| name | ci-troubleshooting |
| description | Use when GitHub Actions CI is broken, failing, or needs fixing - systematic approach that starts with observing actual errors before forming hypotheses, clusters failures by triggering commit, and validates fixes locally before pushing (user) |
CI Troubleshooting
Overview
Fix GitHub Actions failures systematically: Observe → Cluster → Reproduce → Fix → Validate.
Critical principle: Always observe actual CI errors before guessing. 30 seconds of observation beats hours of wrong hypotheses.
REQUIRED BACKGROUND: You MUST understand superpowers:systematic-debugging before using this skill.
When to Use
Use for: GitHub Actions build failures, test failures, dependency issues, timeouts, infrastructure problems
Don't use for: Local development bugs (use systematic-debugging skill instead)
Core Workflow
1. OBSERVE: Get actual error from GitHub Actions (30 sec)
2. CLUSTER: Find triggering commit (30 sec)
3. REPRODUCE: Run exact failing command locally (2 min)
4. FIX: Apply minimal change
5. VALIDATE: Local → Branch → Main (no shortcuts)
Start with step 1 every time. When stuck after 3+ attempts, return to step 1.

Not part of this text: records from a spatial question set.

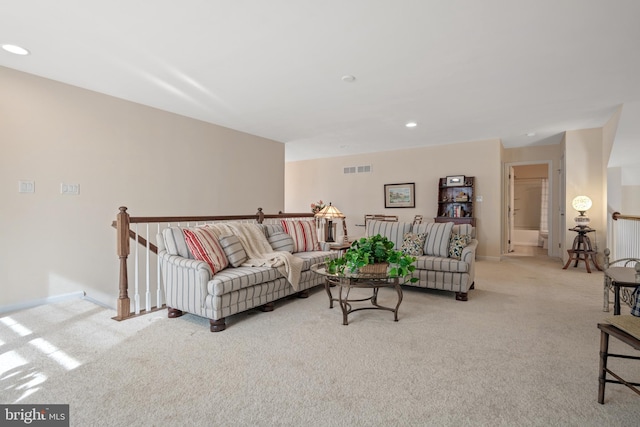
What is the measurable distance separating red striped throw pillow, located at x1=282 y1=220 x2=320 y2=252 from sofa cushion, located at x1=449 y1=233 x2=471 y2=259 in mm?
1830

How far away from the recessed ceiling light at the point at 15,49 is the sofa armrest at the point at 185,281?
2.26 metres

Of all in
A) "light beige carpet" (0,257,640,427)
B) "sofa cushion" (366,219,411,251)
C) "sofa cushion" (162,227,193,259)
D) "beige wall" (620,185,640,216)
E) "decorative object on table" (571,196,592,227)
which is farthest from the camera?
"decorative object on table" (571,196,592,227)

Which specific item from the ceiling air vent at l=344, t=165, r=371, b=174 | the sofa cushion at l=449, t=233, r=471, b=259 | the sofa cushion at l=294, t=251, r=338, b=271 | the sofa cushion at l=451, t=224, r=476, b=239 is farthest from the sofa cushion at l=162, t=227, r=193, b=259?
the ceiling air vent at l=344, t=165, r=371, b=174

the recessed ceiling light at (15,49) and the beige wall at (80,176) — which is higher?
the recessed ceiling light at (15,49)

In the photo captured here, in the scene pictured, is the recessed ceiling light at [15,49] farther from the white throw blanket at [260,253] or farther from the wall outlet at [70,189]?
the white throw blanket at [260,253]

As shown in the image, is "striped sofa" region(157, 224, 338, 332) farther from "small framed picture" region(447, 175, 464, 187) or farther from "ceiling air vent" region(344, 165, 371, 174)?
"ceiling air vent" region(344, 165, 371, 174)

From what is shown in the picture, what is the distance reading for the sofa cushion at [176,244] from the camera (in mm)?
3209

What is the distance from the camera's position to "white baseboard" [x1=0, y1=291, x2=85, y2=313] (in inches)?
130

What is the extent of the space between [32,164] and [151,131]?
1.43 metres

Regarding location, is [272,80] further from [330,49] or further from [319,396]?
[319,396]

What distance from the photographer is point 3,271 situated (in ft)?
10.8

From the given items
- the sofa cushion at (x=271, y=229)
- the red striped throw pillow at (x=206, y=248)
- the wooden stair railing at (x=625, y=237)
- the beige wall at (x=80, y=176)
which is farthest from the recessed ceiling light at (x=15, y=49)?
the wooden stair railing at (x=625, y=237)

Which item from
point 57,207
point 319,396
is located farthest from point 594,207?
point 57,207

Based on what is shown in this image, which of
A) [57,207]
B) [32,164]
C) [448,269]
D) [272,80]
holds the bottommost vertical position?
[448,269]
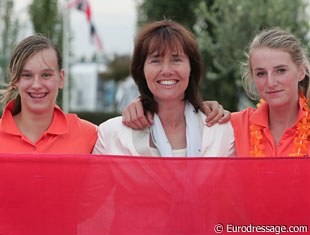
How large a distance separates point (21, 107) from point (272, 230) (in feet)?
5.44

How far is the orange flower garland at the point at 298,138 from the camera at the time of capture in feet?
12.0

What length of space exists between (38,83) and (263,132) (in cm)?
131

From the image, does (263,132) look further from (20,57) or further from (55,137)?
(20,57)

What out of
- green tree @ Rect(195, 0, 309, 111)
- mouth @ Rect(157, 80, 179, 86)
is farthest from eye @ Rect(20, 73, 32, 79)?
green tree @ Rect(195, 0, 309, 111)

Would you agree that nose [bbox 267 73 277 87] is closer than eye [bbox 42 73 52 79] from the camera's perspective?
Yes

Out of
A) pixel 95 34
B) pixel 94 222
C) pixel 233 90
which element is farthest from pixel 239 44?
pixel 94 222

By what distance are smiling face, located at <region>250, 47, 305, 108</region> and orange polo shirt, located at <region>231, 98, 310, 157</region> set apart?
107 millimetres

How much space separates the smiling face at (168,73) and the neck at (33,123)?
0.65 m

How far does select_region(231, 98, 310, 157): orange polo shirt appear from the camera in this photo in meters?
3.74

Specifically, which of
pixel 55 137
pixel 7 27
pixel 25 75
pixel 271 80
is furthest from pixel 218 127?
pixel 7 27

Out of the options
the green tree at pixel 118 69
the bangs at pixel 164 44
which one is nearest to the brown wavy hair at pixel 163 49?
the bangs at pixel 164 44

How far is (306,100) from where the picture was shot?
12.7 ft

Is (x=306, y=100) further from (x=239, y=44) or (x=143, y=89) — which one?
(x=239, y=44)

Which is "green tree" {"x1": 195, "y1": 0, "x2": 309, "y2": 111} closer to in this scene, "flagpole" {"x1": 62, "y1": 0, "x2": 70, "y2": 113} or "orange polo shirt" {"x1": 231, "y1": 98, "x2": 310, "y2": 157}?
"flagpole" {"x1": 62, "y1": 0, "x2": 70, "y2": 113}
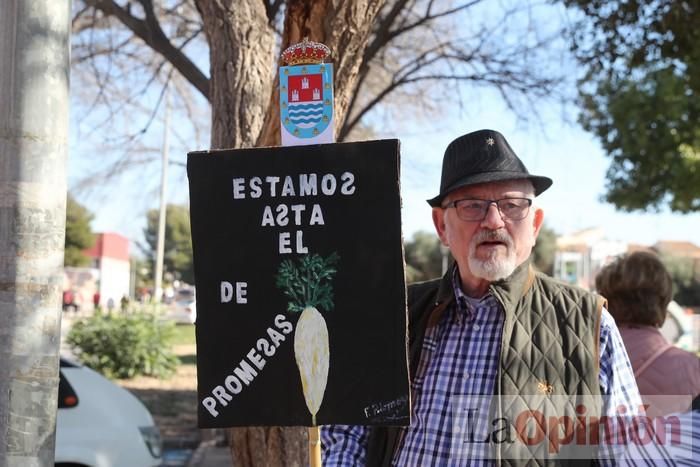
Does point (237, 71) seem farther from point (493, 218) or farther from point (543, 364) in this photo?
point (543, 364)

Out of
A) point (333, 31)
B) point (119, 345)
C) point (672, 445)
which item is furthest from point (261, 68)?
point (119, 345)

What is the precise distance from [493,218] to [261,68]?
2.56 m

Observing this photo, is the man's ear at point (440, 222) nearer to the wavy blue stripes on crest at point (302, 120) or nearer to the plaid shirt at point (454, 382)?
the plaid shirt at point (454, 382)

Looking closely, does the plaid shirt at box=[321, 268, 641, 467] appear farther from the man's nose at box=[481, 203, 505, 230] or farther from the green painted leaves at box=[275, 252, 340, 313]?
the green painted leaves at box=[275, 252, 340, 313]

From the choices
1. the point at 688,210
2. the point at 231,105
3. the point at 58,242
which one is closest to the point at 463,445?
the point at 58,242

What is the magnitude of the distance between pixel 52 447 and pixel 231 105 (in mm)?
2609

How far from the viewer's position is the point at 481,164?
2420mm

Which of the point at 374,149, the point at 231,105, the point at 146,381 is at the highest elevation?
the point at 231,105

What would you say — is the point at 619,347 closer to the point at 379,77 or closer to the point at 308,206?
the point at 308,206

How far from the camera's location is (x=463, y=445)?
2318 millimetres

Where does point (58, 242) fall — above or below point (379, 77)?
below

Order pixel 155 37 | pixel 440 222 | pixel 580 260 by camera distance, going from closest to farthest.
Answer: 1. pixel 440 222
2. pixel 155 37
3. pixel 580 260

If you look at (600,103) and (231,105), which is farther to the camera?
(600,103)

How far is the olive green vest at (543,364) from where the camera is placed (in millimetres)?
2252
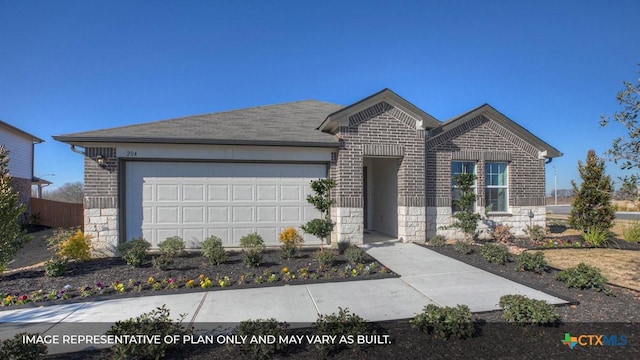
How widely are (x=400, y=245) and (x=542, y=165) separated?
6.72 meters

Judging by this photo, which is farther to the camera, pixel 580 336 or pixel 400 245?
pixel 400 245

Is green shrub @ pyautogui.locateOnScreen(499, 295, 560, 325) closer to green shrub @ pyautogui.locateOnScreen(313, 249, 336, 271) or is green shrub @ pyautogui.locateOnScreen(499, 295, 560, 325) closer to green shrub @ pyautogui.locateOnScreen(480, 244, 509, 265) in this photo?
green shrub @ pyautogui.locateOnScreen(480, 244, 509, 265)

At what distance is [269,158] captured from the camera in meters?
8.83

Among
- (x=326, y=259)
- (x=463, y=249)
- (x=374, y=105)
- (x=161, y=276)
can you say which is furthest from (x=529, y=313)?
(x=374, y=105)

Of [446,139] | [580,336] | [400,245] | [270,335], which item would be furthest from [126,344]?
[446,139]

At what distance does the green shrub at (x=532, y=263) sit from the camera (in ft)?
20.9

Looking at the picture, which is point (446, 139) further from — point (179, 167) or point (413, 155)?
point (179, 167)

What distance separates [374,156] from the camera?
9289 millimetres

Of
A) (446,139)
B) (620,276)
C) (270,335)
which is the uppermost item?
(446,139)

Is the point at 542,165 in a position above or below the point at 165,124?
below

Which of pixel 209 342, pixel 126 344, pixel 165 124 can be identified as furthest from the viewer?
pixel 165 124

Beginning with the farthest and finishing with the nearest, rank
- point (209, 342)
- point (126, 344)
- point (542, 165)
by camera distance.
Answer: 1. point (542, 165)
2. point (209, 342)
3. point (126, 344)

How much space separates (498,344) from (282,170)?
22.2ft

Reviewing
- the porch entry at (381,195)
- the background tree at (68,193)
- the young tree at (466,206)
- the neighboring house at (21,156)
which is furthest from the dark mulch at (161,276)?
the background tree at (68,193)
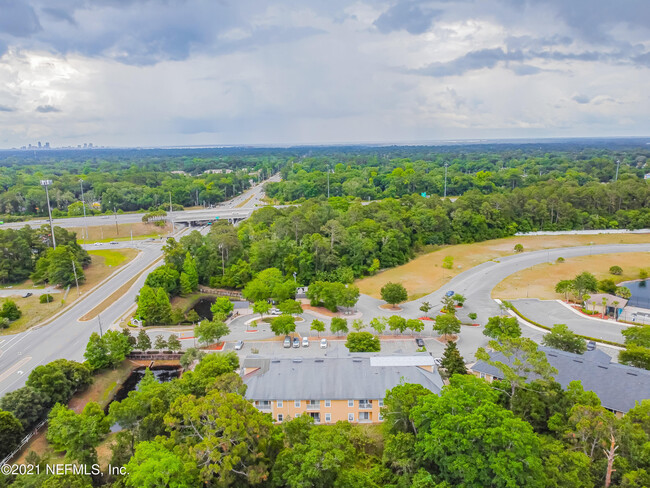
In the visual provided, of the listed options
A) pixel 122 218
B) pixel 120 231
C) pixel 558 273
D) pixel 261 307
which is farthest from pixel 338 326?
pixel 122 218

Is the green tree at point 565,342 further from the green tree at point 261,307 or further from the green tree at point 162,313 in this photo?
the green tree at point 162,313

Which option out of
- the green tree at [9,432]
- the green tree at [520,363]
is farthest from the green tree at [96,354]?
the green tree at [520,363]

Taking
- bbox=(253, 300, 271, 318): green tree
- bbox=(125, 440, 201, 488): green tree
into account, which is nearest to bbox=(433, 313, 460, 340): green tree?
bbox=(253, 300, 271, 318): green tree

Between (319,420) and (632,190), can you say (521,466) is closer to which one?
(319,420)

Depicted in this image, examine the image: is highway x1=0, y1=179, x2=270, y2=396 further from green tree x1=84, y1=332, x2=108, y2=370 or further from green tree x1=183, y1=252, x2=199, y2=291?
green tree x1=183, y1=252, x2=199, y2=291

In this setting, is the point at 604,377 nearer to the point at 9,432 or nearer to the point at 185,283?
the point at 9,432

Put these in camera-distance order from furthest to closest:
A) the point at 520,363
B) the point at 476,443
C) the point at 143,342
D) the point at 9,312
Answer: the point at 9,312 < the point at 143,342 < the point at 520,363 < the point at 476,443

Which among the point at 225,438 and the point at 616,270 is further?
the point at 616,270
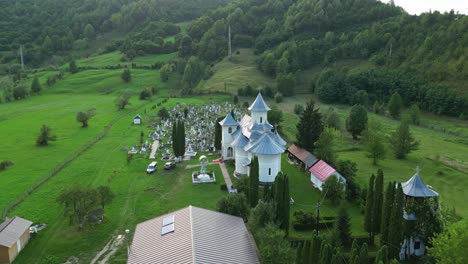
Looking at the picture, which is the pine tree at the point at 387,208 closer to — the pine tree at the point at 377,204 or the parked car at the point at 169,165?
the pine tree at the point at 377,204

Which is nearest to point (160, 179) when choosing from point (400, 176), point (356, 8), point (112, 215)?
point (112, 215)

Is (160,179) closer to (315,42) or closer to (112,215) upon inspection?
(112,215)

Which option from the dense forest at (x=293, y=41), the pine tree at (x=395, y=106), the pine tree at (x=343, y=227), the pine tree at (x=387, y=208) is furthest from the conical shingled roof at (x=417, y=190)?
the dense forest at (x=293, y=41)

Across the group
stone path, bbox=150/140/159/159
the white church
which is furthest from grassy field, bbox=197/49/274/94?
the white church

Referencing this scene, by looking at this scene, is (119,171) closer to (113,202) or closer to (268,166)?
(113,202)

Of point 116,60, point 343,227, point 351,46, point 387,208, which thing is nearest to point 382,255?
point 387,208
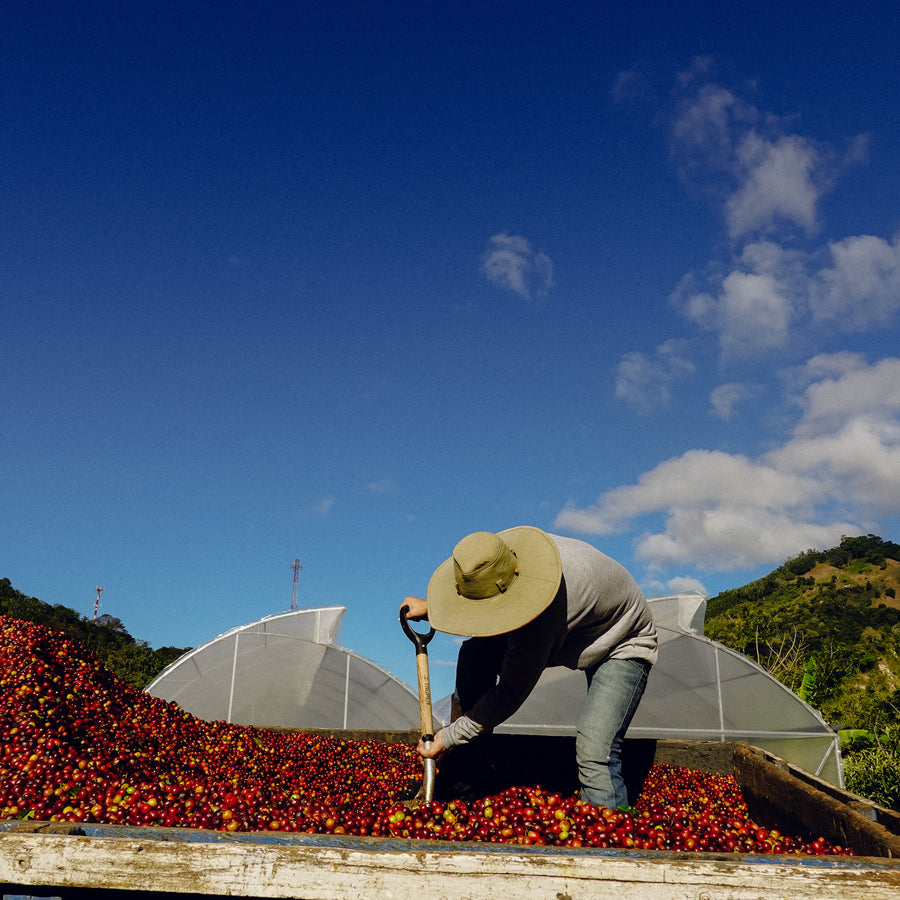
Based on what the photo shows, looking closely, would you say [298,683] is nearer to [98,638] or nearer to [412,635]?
[412,635]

Step 1: Observe Actual Errors
# List recent runs for current branch
gh run list --limit 10 --branch "$(git branch --show-current)"
# View specific failed run
gh run view <run-id> --log-failed
Non-negotiable: Takes 30 seconds, shows actual error not hypothesis, prevents "80% confident" guessing.
Step 2: Cluster by Triggering Commit
KEY INSIGHT: 47 test failures from 1 commit = 1 root cause, not 47 problems.
git log --oneline -10
git show <suspect-commit>
If all failures started with one commit → Fix that commit, don't debug each test.
Step 3: Reproduce Locally
Copy EXACT command from CI logs and run locally. Match CI environment if needed (export CI=true).
Why BEFORE reading code: Prevents confirmation bias.
Step 4: Fix
Apply minimal change that fixes the root cause.
Step 5: Validate (Two Tiers - No Shortcuts)
Even for "simple fixes." Even under time pressure. No exceptions.
- Local: Run specific test, then full suite
- Branch CI: Push to feature branch (NOT main), verify green before merging
# Push to feature branch git push origin <branch-name> # Watch CI status in real-time gh run watch # Or check status after push gh run list --branch "$(git branch --show-current)" --limit 1 gh run view <run-id> # If failed, return to Step 1
If CI fails on branch: Return to Step 1. Do not merge until green.
When You're Stuck
Tried 3+ things? STOP. You're guessing, not debugging. Return to Step 1. Sunk cost is not a reason to continue.
Quick Reference
| Symptom | First Action |
|---|---|
| Any failure | gh run view --log-failed → See actual error |
| Multiple failures | Check triggering commit → Fix commit, not each test |
| Can't reproduce locally | Compare environments (env vars, versions) |
| Branch CI still red | gh run watch → Return to Step 1 if fails |
| Flaky test | Run 10+ times locally → Fix race condition |
| Timeout | Reproduce locally → Fix slowness or increase timeout |
Red Flags - STOP
- "80% confident, let's try..." → Observe actual error first (30 sec)
- "No time for validation" → Systematic is faster (15 min vs 30+ min guessing)
- "Merge before CI green" → Always verify branch CI passes first
- "I've tried 5 things" → Return to Step 1, don't try #6
- "Investigate each failure" → Cluster by triggering commit first
All steps required under all pressures. Violating the letter violates the spirit.